第5話 ゴールデンデート
ゴールデンウィーク。それは五月初めに突如として現れる、四月に疲弊した者たちを救済する天使のごとき振る舞いを見せる休日群のことである。この休日を楽しむ人間は非常に多く、舞獅巡もそのうちのひとりであった。
しかもこの日は土曜日で、巡にとっては人生で初めてできた恋人との記念すべき初デートの日であった。デートの場所は特にこれといって決めてはいなかったのだが、とりあえずぶらぶらと喫茶店を数軒巡ろうということになり、今の巡は最寄り駅の改札口で彼の恋人、微田紗里を待っていたのである。
巡はスマホで現在時刻を確認し、待ち合わせの時間である11時よりも、まだ15分余裕があることを確かめた。その時だった。
「あっ、巡くんじゃん。おまたせ!」と言う紗里の声が聞こえた。巡はその声に心を踊らせた。
「なんだか、けっきょく2人とも早く着いちゃったなあ」そう巡が言うと、
「まあいいじゃない、15分多く一緒にいれるってことだし」と紗里が言った。
「それもそうだ」と巡は言った。
そうして2人は街を回った。昼ごろにふたりは適当な喫茶店に立ち寄り、巡はナポリタンを食べ、紗里はやけに凝った、たっぷりとクリームのかかった名前の長いパスタを食べていた。その次にふたりは噴水のある広場に向かった。低い階段を3段降りると噴水があり、一面に白いタイルが広がり雪原のようになっている広場であった。その景色に、巡は故郷の雪景色を回想した。

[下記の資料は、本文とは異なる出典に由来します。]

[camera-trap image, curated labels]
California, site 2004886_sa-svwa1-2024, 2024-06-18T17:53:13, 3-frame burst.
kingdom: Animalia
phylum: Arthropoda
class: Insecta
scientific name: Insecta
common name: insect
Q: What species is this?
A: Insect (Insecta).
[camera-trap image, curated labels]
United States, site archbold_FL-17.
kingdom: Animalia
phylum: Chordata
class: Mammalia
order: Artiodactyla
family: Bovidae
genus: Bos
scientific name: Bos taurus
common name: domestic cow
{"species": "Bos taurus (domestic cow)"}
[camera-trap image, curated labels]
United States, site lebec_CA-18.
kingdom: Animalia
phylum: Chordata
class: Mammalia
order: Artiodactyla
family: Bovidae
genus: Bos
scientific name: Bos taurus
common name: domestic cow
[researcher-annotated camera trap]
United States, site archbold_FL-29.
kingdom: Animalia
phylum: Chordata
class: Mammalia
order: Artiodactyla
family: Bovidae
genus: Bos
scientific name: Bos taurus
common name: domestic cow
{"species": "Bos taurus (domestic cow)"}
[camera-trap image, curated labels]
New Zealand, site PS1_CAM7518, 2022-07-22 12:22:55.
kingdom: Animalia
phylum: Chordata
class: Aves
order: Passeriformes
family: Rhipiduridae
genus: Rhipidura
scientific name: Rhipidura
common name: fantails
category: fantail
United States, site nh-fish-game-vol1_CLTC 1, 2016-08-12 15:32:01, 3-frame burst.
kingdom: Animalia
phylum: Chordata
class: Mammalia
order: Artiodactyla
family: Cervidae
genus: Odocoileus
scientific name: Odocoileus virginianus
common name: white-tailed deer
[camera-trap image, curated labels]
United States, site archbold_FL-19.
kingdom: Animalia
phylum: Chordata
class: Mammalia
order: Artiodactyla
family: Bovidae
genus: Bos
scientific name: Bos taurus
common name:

「ここ、わたしの好きな場所なんだ」と紗里が言った。続けて、「小さいころにお父さんがね、わたしをよくここに連れてきてくれたんだ。わたしはこの場所が好きだけど、噴水が好きというよりは、ここで過ごしたお父さんとの時間が好きなんだ。ああ、楽しかったなあ、あの時は」と過去の情景を懐かしむように言ったので、巡は思わず、今はお父さんと仲でも悪いのかと訊いてしまった。
「死んだよ」そう冷たい音が巡の鼓膜を震わせ、神経を伝って巡の脳に音声として、その次に言語として、その次に言葉の意味が受容された。
「そうか。なんか…悪かったな」
「別にいいのよ」と紗里は言った。続けて、
「殺されたのよ、わたしのお父さんは。少し長くなるかもだけど、聞いてちょうだい」
紗里はそう言うと、自らの過去について話し始めた。
「わたしが中学生二年のときのことね。その頃のわたしは、まあなんというか、典型的な反抗期で。小学生のときはきちんと会話していたのだけど、そのころにはお父さんともほとんど会話なんてしていなかったのよ。今思うと後悔でしかないわ。話せる時間は刻一刻と減っていたのに、変に拗らせて、それで死んでから都合よく、もっと話せば良かったと泣いて。本当に馬鹿みたい。
……話を戻すね。その日のわたしはいつもより気分が良かったの。なんていったって、その日は誕生日だったんだから。そうだ、ついでだし、誕生日を教えておくね。わたしの誕生日は10月31日、ハロウィンの日だから覚えやすいかな?
まぁともかく、その日はウキウキだったのよ。お母さんもお父さんも、一人娘のわたしを祝うためにはりきってるんだろうなって思って。いつもは話さないけど、今日くらいはきちんとお父さんと話してあげようかなって。そう思って家に帰ったの。そうしたら、お父さんが殺されてた。殺した犯人の姿を今でも覚えているわ。おそらく180センチか、それよりももっと高い身長の男だった。夕日の影に隠れて顔はよく見えなかったけど、わたしの方をちらっとみるなり、そのまま何事もなかったかのように歩き出したの。やがてその姿は、沈んでいく夕日とともに消えていって……」
そこまで話したあと、紗里はひと呼吸おいてから言った。「あっ、ごめんね、暗い話しちゃって。せっかくのデートなんだから、わたしもあなたが楽しめるように努力をしなくちゃならないのに」
「いいや、話してくれてよかったよ。おかげで紗里さんのことを、もっと信頼できるようになりました」と巡は言った。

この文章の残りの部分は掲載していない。